Problem:
When you reach the line with "The Fulcrum" in the records below, begin transcribing exactly and continue up to and including the line with "11pcs Fly tying", leaving out every picture.

START Available records

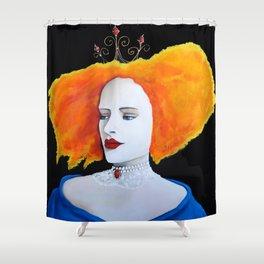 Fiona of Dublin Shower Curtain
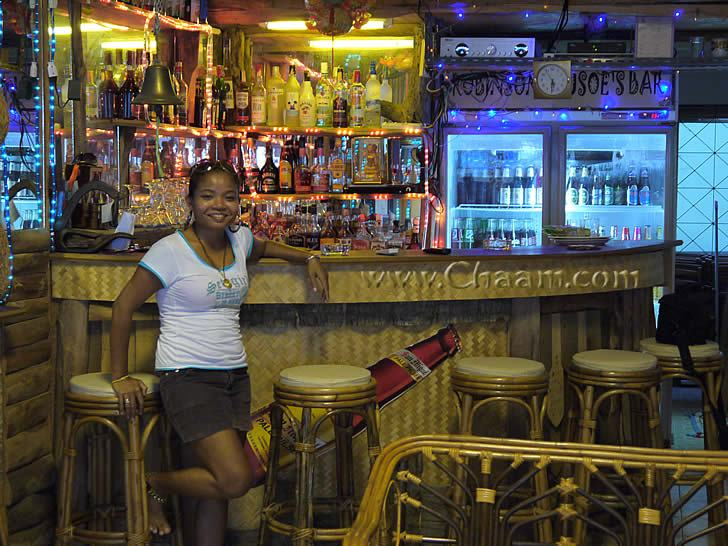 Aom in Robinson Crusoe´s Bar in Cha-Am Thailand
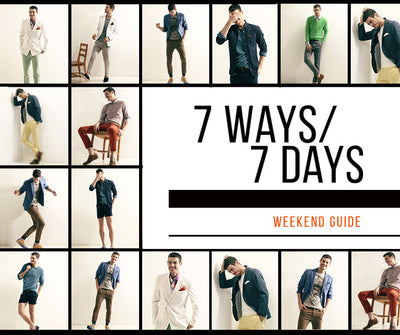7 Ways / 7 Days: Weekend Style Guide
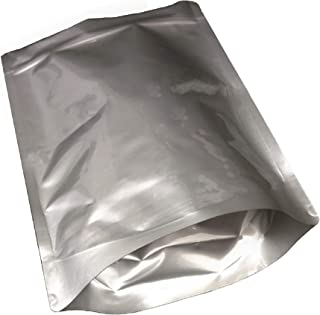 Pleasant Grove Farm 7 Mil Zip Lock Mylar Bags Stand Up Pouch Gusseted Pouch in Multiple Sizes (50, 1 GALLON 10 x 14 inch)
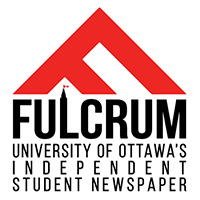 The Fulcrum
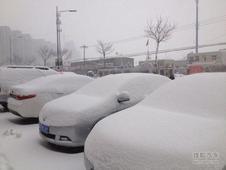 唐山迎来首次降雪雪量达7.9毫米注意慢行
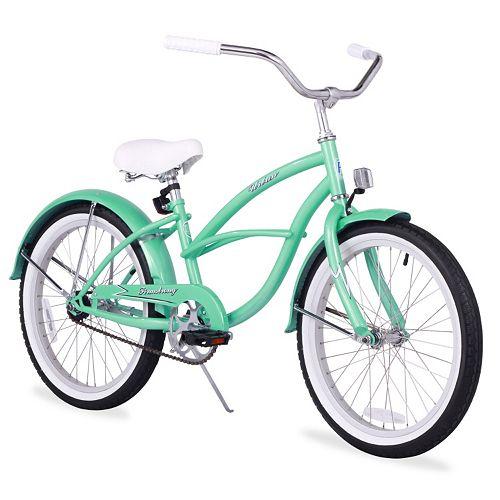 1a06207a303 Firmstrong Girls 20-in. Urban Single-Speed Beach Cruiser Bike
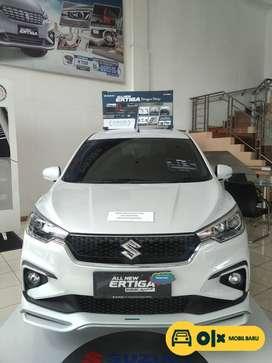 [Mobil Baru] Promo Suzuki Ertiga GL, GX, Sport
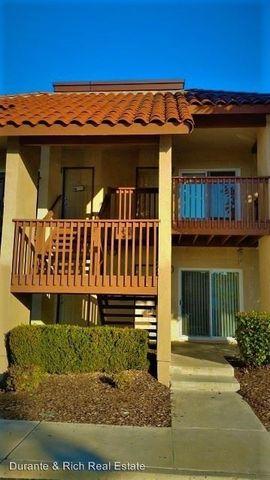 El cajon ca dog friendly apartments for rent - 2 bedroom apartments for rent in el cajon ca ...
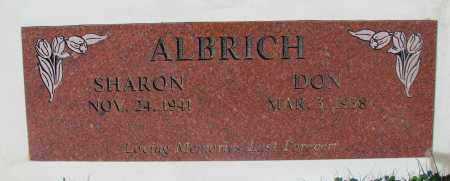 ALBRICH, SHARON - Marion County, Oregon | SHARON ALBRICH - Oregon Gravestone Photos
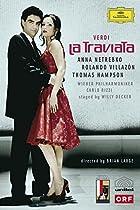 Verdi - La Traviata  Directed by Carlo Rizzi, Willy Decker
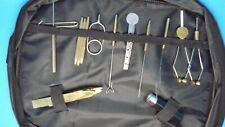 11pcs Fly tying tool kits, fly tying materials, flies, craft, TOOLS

END Available records
START Available records

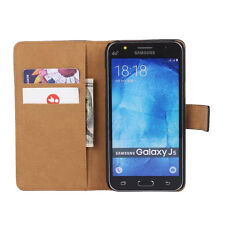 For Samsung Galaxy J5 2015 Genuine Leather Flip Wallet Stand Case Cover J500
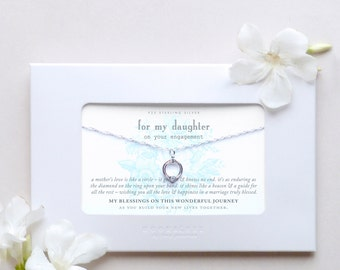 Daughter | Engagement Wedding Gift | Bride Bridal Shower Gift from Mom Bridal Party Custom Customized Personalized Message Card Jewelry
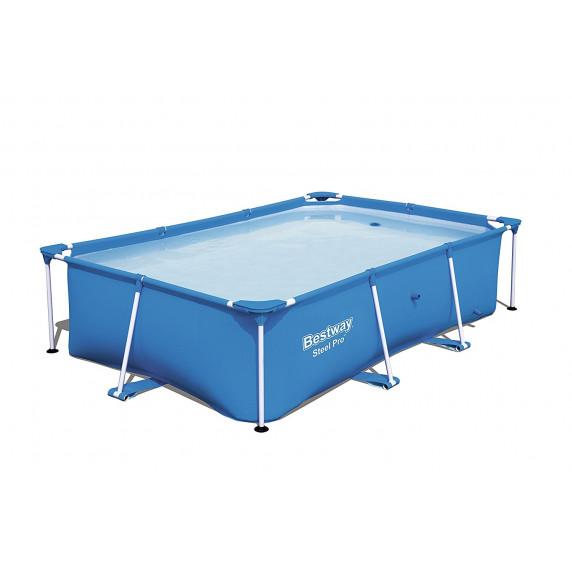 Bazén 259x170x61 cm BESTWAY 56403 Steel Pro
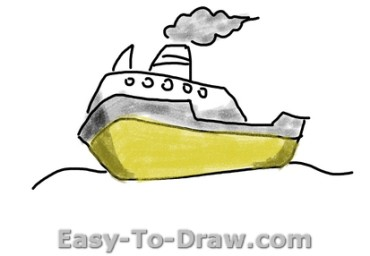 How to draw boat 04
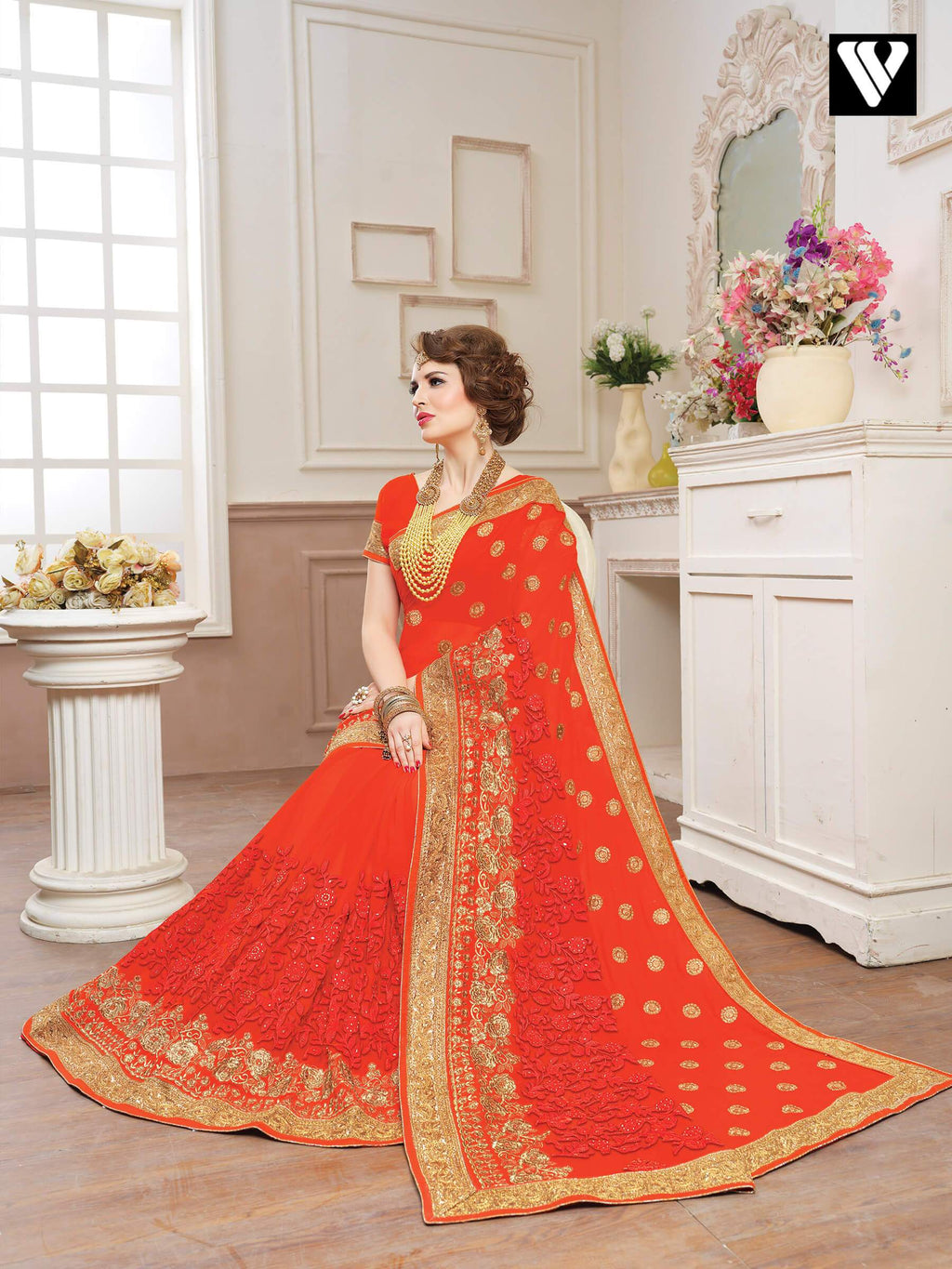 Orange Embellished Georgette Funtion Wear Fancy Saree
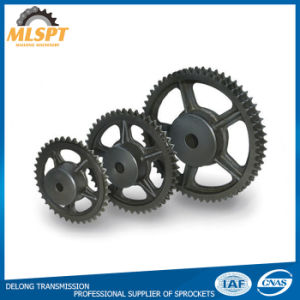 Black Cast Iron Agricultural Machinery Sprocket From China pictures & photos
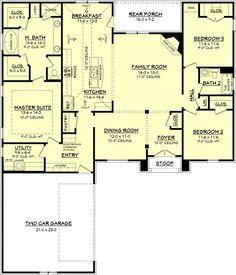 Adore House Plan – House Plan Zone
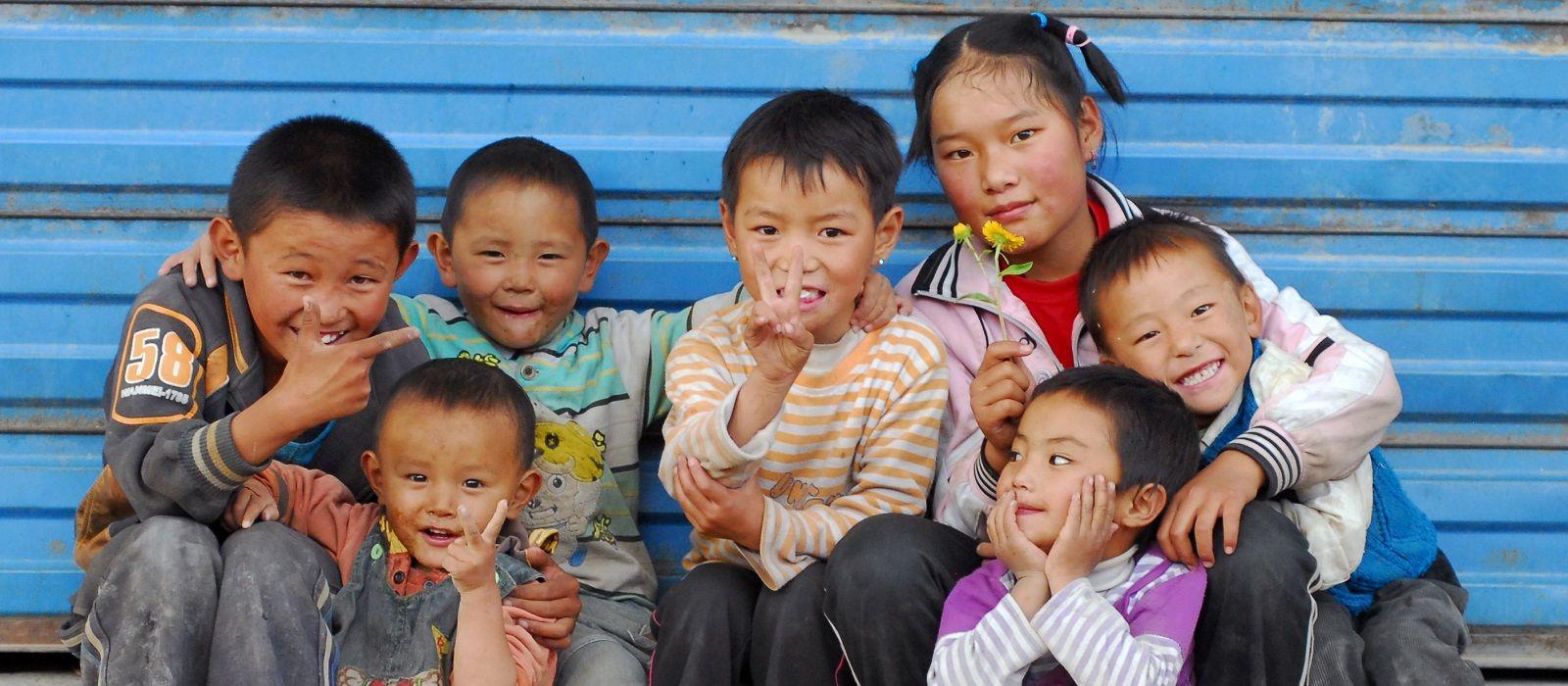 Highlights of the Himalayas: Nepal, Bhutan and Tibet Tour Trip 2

END Available records

Written response:
 The Fulcrum
 唐山迎来首次降雪雪量达7.9毫米注意慢行
 1a06207a303 Firmstrong Girls 20-in. Urban Single-Speed Beach Cruiser Bike
 [Mobil Baru] Promo Suzuki Ertiga GL, GX, Sport
 El cajon ca dog friendly apartments for rent - 2 bedroom apartments for rent in el cajon ca ...
 ALBRICH, SHARON - Marion County, Oregon | SHARON ALBRICH - Oregon Gravestone Photos
 Verdi - La Traviata  Directed by Carlo Rizzi, Willy Decker
 11pcs Fly tying tool kits, fly tying materials, flies, craft, TOOLS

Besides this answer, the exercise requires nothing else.